There isn't too much information out there about Vicarious Surgical, but Gates, Khosla, Benioff, and Yang seem to think it's a good idea.
Vicarious Surgical has a minimal website, a fitting name, 3 listed employees, and a mission to democratize surgical technology through virtual reality and robotics.
It also has $16.75 million in new funding.
Although there’s little out there about the firm, the names participating in its newly-announced Series A round are pretty big. It was led by Sun Microsystems co-founder Vinod Khosla’s prolific Khosla Ventures and Google executive Eric Schmidt’s Innovation Endeavors. Bill Gates’ Gates Ventures and Yahoo! Co-founder Jerry Yang’s Cloud AME Ventures also participated. If that wasn’t enough, Salesforce founder and ubiquitous investor Marc Benioff joined the fray.
>>READ: Nailing Down the Numbers Surrounding Robotic Surgery
"We are thrilled to have support from such a strong group of investors, who will help us build out our team as we continue to develop our technology," Vicarious Surgical co-founder and CEO Adam Sachs said in a statement. He added that his company believes that the “best surgical technology should not be limited to major hospitals.”
The new funding will go toward expanding the company’s robotics and software teams for its next phase of growth, according to the announcement. The most robust of its website’s 3 pages is the one soliciting applications for various job openings.
Today’s notice doesn’t go into much further detail—it's just 2 exposition paragraphs and 3 quotes. “Vicarious Surgical has achieved what has been the goal of surgical robotics since the field's inception—to shrink the surgeon and put them inside the patient,” it says. Whether that’s actually been the goal of the field since the start is probably a debatable statement, especially if taken literally.
The investor quotes continue a sense of heightened ambition: Innovation Endeavors partner Dror Berman says the company is working to “give surgeons superpowers” by “exponentially improving visibility and accuracy in minimally invasive surgery.” Samir Kaul of Khosla Ventures says his firm is proud to partner with the company “as they develop surgical robotics around the needs of surgeons and patients worldwide.”
The brief company description at the bottom adds that “Vicarious Surgical is applying the latest innovation in robotics and virtual reality to create a new paradigm in minimally invasive surgeries.”

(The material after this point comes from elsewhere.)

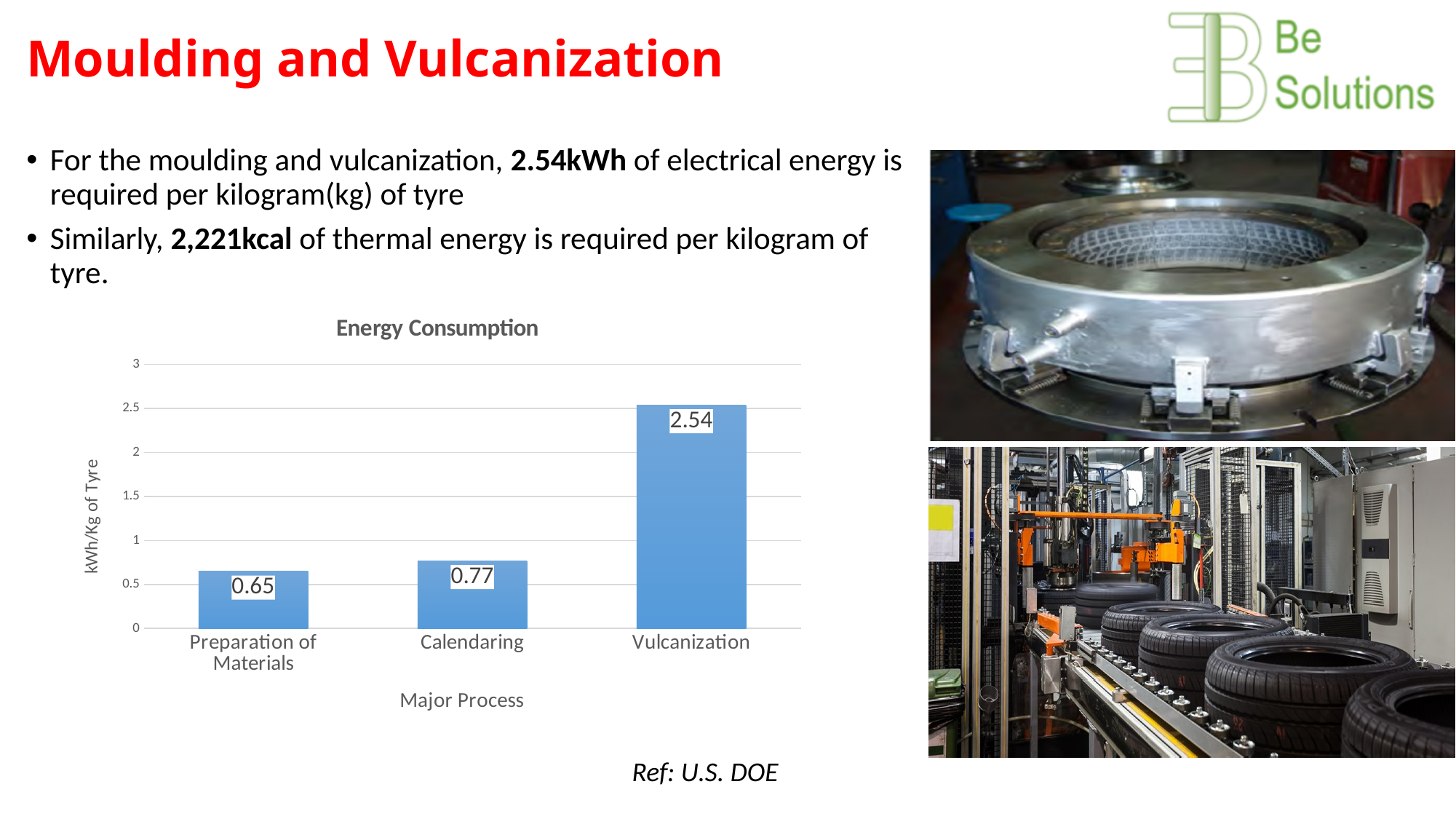
What is the label of the y axis in the Energy Consumption chart? kWh/Kg of Tyre What is the value for Calendaring in the Energy Consumption chart? 0.77 What is the difference between the values for Calendaring and Preparation of Materials? 0.12 Which is larger, the value for Calendaring or the value for Preparation of Materials? Calendaring Is the value for Vulcanization greater or less than 2.5? greater What is the value for Vulcanization in the Energy Consumption chart? 2.54 What kind of chart is the Energy Consumption chart? bar chart What is the value for Preparation of Materials in the Energy Consumption chart? 0.65 What is the difference between the values for Vulcanization and Calendaring? 1.77 Which process has the lowest energy consumption in the chart? Preparation of Materials Which process has the highest energy consumption in the chart? Vulcanization How many processes are shown in the Energy Consumption chart? 3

Sachs co-founded Vicarious in 2014 with Chief Technology Officer Sammy Khalifa and Chief Medical Officer Barry Greene, MD. Sachs and Khalifa are both recent Massachusetts Institute of Technology graduates—Khalifa in 2012 and Sachs in 2013, according to their LinkedIn profiles—while Greene is a veteran pharmaceutical executive. The operation is based in Cambridge, Massachusetts.
The new Series A round brings the startup’s total funding to somewhere over $20 million. In 2016, they raised $3.2 million in a venture round—which Khosla Ventures also participated in—and before that they put together an undisclosed amount in a seed round, which was led by the virtual reality-obsessed VC firm Rothenberg Ventures.